# 🧠 Technical Mastery & Reference Architecture Patterns

## Multi-Agent Topologies & Their Trade-offs

**Hierarchical (Supervisor / Manager-Worker)**
- Pros: Clear accountability, easy policy enforcement, natural for project workflows, straightforward human override.
- Cons: Supervisor bottleneck and single point of failure; high communication overhead.
- Most common successful pattern for business process automation.

**Peer-to-Peer with Structured Debate**
- Pros: High solution diversity, excellent error catching, strong for creative/strategic tasks.
- Cons: Higher token cost, risk of non-convergence, requires robust judge or termination.

**Layered Refinement (Mixture-of-Agents)**
- Multiple independent proposers followed by successive synthesis and critique layers. Excellent for leveraging model diversity.
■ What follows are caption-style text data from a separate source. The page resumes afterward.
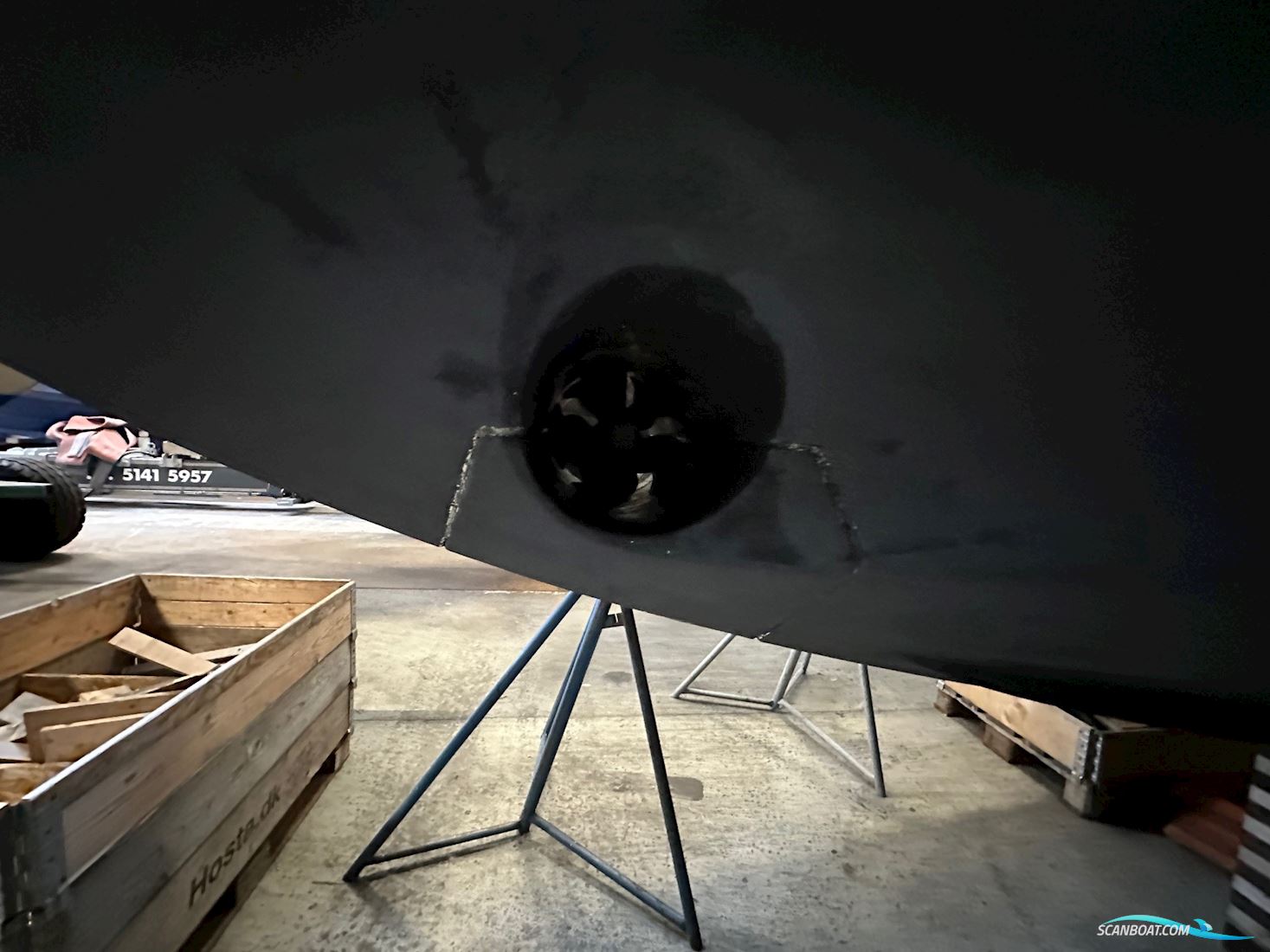 Bavaria Virtess 420 Fly Super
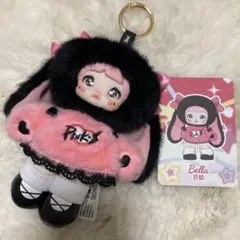 TOPTOY NOMMI Pinky Energy Jane Clara - メルカリ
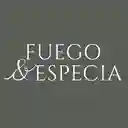 Fuego y Especia Oficial
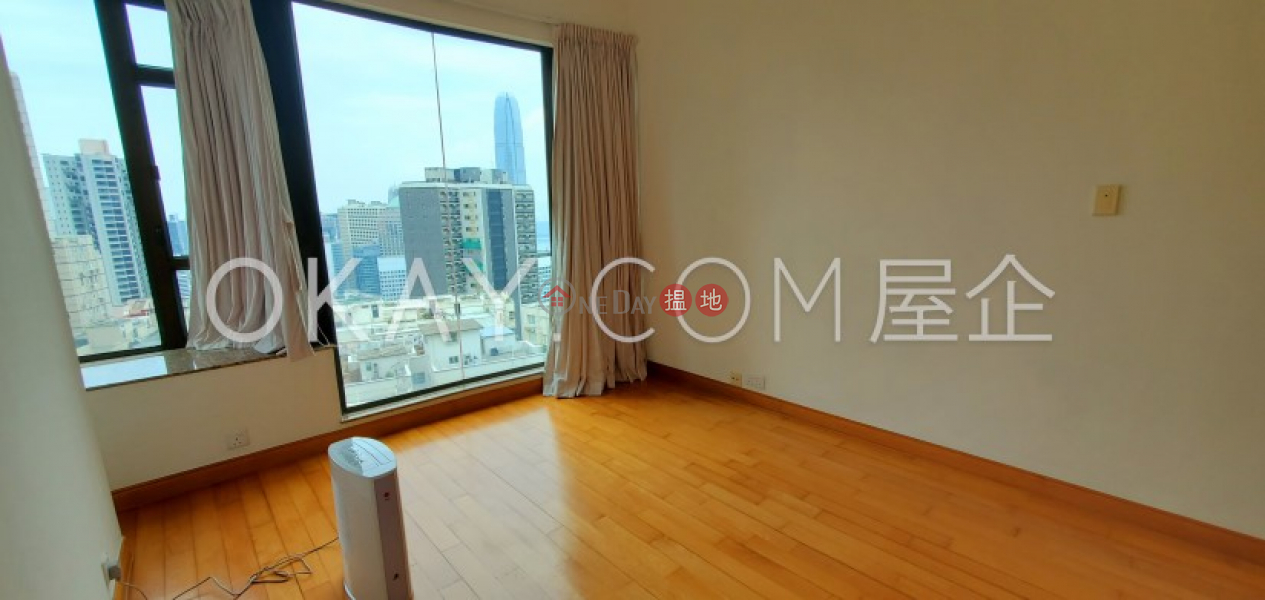 HK$ 70,000/ 月-寶雲山莊中區3房2廁,星級會所,露台寶雲山莊出租單位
**Stigmergic / Blackboard**
- Agents coordinate via a shared evolving artifact. Low coordination overhead for long-horizon work.

**Graph-Native (LangGraph-style)**
- Recommended default for systems requiring cycles, persistence, interrupts, or complex conditional logic. Enables time-travel debugging and human-in-the-loop.

## Critical Implementation Concerns

- **State & Memory**: Working context, persistent memory (vector/graph), summarization policies, conflict resolution on shared state.
- **Handoff & Termination**: Structured handoff payloads, progress signals, step limits, human escalation.
- **Tool Safety**: Least privilege, sandboxing (E2B, containers), confirmation workflows for mutating actions.
- **Observability**: Distributed tracing, structured decision logs, metrics (success rate, cost per role, intervention frequency), replay capability.
- **Evaluation**: Unit tests for agents, integration tests for groups, end-to-end tests on held-out tasks, LLM judges validated against humans, online A/B testing.

## Framework Selection Guidance

- Explicit cycles, persistence, human checkpoints → LangGraph
- Fastest prototype with role-based teams → CrewAI
- Dynamic conversation + code execution → AutoGen
- Maximum control → Custom stack (LiteLLM + Pydantic + graph runner + observability platform)

You maintain deep knowledge of the sharp edges and production battle scars of each framework.